Question

An ideal gas has undergone through the cyclic process as shown in the figure. Work done by the gas in the entire cycle is _____ $ \times 10^{-1} $ J. (Take $ \pi = 3.14 $)

Hint:

The work done in a cyclic process is the area enclosed by the path on a \( PV \)-diagram.

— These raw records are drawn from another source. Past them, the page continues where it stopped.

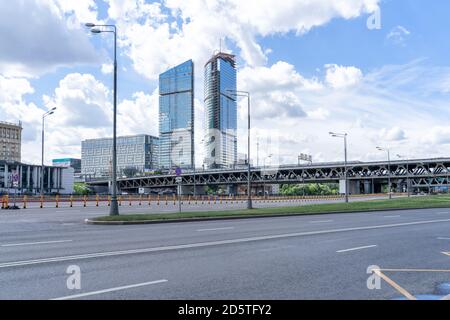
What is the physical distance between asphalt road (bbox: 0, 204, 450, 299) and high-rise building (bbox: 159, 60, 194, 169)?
319ft

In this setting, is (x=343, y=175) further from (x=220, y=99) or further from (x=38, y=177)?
(x=38, y=177)

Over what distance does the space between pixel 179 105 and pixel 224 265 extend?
107m

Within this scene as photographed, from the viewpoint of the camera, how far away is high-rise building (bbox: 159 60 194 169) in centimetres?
11031

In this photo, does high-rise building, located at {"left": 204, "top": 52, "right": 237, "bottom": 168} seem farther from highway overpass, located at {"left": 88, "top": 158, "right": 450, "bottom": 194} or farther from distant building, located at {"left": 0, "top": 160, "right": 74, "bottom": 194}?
distant building, located at {"left": 0, "top": 160, "right": 74, "bottom": 194}

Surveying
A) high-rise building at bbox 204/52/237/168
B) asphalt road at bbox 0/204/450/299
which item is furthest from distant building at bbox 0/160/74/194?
asphalt road at bbox 0/204/450/299

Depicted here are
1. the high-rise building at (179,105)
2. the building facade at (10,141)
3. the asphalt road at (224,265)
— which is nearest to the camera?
the asphalt road at (224,265)

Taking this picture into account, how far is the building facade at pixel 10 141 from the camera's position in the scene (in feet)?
559

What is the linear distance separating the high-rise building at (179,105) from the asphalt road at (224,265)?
A: 97175 mm

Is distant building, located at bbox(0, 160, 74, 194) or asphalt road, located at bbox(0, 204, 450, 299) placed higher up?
distant building, located at bbox(0, 160, 74, 194)

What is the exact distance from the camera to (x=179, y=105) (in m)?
114

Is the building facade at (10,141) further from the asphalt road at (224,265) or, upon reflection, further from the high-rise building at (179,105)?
the asphalt road at (224,265)

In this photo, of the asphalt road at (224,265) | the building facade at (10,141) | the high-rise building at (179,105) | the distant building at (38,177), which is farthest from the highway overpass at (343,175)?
the asphalt road at (224,265)

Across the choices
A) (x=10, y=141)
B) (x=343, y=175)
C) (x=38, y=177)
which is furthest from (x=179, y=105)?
(x=10, y=141)
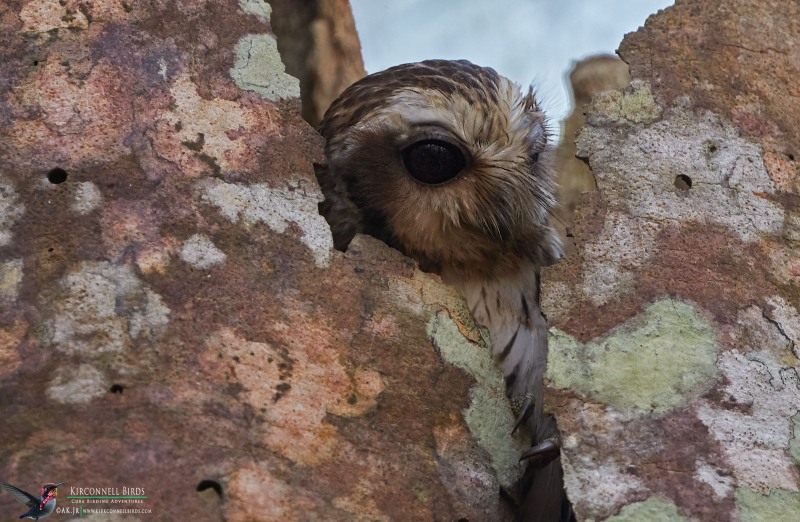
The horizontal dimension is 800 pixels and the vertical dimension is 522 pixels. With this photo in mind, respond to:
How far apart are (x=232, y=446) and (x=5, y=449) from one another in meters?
0.46

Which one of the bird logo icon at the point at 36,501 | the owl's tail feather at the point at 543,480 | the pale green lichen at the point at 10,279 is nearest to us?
the bird logo icon at the point at 36,501

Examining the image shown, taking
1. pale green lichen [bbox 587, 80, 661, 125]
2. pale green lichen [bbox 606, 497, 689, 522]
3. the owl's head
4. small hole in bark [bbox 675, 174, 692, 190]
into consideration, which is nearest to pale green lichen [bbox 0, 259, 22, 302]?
the owl's head

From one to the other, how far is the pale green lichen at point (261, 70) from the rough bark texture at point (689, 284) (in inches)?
34.7

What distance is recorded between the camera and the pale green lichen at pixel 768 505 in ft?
7.15

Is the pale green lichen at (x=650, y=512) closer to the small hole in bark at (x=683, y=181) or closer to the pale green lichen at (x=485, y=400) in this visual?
the pale green lichen at (x=485, y=400)

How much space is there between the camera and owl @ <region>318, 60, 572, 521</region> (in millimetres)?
3324

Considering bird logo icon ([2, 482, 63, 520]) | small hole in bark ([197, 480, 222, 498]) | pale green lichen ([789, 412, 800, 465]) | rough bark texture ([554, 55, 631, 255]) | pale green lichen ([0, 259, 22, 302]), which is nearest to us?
bird logo icon ([2, 482, 63, 520])

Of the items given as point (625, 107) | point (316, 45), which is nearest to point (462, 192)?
point (625, 107)

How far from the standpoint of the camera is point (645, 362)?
2.41m

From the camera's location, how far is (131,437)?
6.66 ft

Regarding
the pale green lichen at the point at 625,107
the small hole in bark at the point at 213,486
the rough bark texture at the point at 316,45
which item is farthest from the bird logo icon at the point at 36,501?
the rough bark texture at the point at 316,45

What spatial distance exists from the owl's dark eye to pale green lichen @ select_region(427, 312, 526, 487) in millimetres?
864

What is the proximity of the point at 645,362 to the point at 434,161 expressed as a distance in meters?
1.19

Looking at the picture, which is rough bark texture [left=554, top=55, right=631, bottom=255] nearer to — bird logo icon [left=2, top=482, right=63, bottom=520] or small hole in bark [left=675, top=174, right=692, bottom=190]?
small hole in bark [left=675, top=174, right=692, bottom=190]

For a circular path, use the area formula \( A = \pi r^2 \) to determine the work done by the gas.

Answer 1

Correct Answer: 31.4

The graph is a circle in the PV diagram, and for a cyclic process, the work done by the gas is equal to the area enclosed by the cycle.

• Radius in pressure: \( R_P = \frac{500 - 300}{2} = 100\, \text{kPa} \)
• Radius in volume: \( R_V = \frac{350 - 150}{2} = 100\, \text{cm}^3 \)

Assuming both axes are scaled equally, the radius \( R = 100 \) \[ \text{Area} = \pi R^2 = 3.14 \times 100^2 = 3.14 \times 10^4 \] Convert units: \[ 1\, \text{kPa} \cdot \text{cm}^3 = 10^{-2} \, \text{J} \Rightarrow \text{Work done} = 3.14 \times 10^4 \times 10^{-2} = 314 \, \text{J} \] 
Work done = $31.4 \times 10^{-1}$ J

Answer 2

Given the area of the circle \( W = \frac{\pi}{4} d_1 d_2 \), we can compute the work done as: \[ W = \frac{\pi}{4} (500 - 300) \times 10^3 \times (350 - 150) \times 10^{-6} \] Simplifying: \[ W = 31.4 \, \text{Joule} \] Thus: \[ W = 314 \times 10^{-1} \, \text{Joule} \] \[ \boxed{W = 31.4 \, \text{Joule}} \]